William Alexander
Because trans kids need banned books
There is a room filled with the ghosts of books.
You’ll find it in the Bebelplatz, a public square in central Berlin, where Nazis rallied for an infamous bonfire in 1933. Beneath the Bebelplatz and visible through a street-level sheet of glass is a subterranean memorial: The Empty Library by Micha Ullman. This underground chamber has four walls made out of vacant bookshelves. The shelves glow at night, filled with the absence of incinerated pages. A nearby plague is inscribed with a quote from playwright Heinrich Heine:
“Wherever books burn, people will also burn.”
Many of us were taught about this event in history class, but few of us learned exactly which library was emptied in 1933. The bulk of that bonfire belonged to the Institute for the Science of Sexuality—a groundbreaking source of support for transgender people. Then and now, the most consistently challenged, confiscated, banned, and burned books are queer.
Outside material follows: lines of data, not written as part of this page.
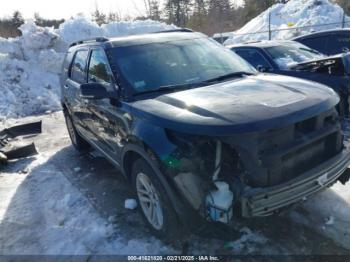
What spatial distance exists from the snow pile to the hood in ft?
55.4

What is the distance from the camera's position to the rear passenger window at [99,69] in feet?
12.6

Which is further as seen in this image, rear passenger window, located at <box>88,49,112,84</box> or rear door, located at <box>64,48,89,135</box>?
rear door, located at <box>64,48,89,135</box>

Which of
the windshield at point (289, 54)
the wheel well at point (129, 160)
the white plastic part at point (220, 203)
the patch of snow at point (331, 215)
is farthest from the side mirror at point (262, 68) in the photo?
the white plastic part at point (220, 203)

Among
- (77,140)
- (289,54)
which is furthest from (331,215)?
(77,140)

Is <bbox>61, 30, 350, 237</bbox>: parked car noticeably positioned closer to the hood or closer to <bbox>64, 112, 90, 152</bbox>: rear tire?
the hood

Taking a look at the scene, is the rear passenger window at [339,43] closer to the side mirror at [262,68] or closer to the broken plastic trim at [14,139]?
the side mirror at [262,68]

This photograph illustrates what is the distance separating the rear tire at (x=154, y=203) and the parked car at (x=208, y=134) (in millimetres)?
12

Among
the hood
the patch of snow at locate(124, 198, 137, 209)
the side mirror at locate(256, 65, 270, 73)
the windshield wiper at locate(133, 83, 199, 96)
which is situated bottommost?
the patch of snow at locate(124, 198, 137, 209)

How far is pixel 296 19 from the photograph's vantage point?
21859 millimetres

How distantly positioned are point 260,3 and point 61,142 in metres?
31.1

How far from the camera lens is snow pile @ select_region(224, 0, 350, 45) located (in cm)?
1934

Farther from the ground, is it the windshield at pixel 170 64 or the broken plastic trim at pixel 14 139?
the windshield at pixel 170 64

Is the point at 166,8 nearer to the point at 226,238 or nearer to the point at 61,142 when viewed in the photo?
the point at 61,142

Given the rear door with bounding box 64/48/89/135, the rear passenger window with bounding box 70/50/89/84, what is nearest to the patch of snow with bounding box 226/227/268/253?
the rear door with bounding box 64/48/89/135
Today, almost a century later, the groundbreaking stories that offer understanding, compassion, and community to queer kids are vanishing from classroom and library shelves: comics by Molly Ostertag, N. D. Stevenson, Maia Kobabe, and Trung Le Nguyen; novels by Kacen Callender, Alex Gino, and Charlie Jane Anders; nonfiction by Jazz Jennings and Eliot Schrefer. (Nonfiction comics that offer historical context for this sort of thing—Maus by Art Spiegelman, March by John Lewis, and They Called Us Enemy by George Takei—are also disappearing.) The same legislators who champion these egregious acts of censorship are threatening to pass a national ban on trans medical care and calling for the systematic roundup of immigrant families.
Wherever books burn, people will also burn.
Read banned books. Protect trans kids. Vote for Kamala Harris.
William Alexander, author of Goblin Secrets and other award-winning unrealisms.